WHAT TO WORK ON — Print exactly the lines from the line with "Both species will" to the last line of the data, please, both included.

Stored data entries —
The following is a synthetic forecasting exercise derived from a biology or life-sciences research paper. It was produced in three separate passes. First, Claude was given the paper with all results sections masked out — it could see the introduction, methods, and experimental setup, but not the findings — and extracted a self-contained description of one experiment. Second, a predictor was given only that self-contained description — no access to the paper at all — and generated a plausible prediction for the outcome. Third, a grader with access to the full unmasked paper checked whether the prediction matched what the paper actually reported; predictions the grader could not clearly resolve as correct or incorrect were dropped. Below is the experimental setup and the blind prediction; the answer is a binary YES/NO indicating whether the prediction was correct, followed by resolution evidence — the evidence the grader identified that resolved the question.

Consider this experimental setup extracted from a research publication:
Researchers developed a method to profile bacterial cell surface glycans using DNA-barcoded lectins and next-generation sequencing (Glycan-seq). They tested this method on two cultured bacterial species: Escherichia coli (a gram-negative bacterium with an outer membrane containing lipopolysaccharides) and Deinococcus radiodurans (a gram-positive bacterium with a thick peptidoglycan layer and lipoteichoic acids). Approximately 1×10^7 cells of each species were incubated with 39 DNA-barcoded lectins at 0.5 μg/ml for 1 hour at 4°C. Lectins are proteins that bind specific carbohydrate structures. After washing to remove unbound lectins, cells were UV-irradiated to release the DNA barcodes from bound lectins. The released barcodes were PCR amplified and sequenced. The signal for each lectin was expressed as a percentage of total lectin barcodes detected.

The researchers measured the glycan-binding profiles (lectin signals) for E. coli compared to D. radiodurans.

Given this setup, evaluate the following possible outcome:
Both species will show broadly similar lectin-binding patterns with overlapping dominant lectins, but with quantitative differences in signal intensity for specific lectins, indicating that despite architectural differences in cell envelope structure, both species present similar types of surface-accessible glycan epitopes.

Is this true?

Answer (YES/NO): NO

WORKED SOLUTION —
Both species will show broadly similar lectin-binding patterns with overlapping dominant lectins, but with quantitative differences in signal intensity for specific lectins, indicating that despite architectural differences in cell envelope structure, both species present similar types of surface-accessible glycan epitopes.

Is this true?

Answer (YES/NO): NO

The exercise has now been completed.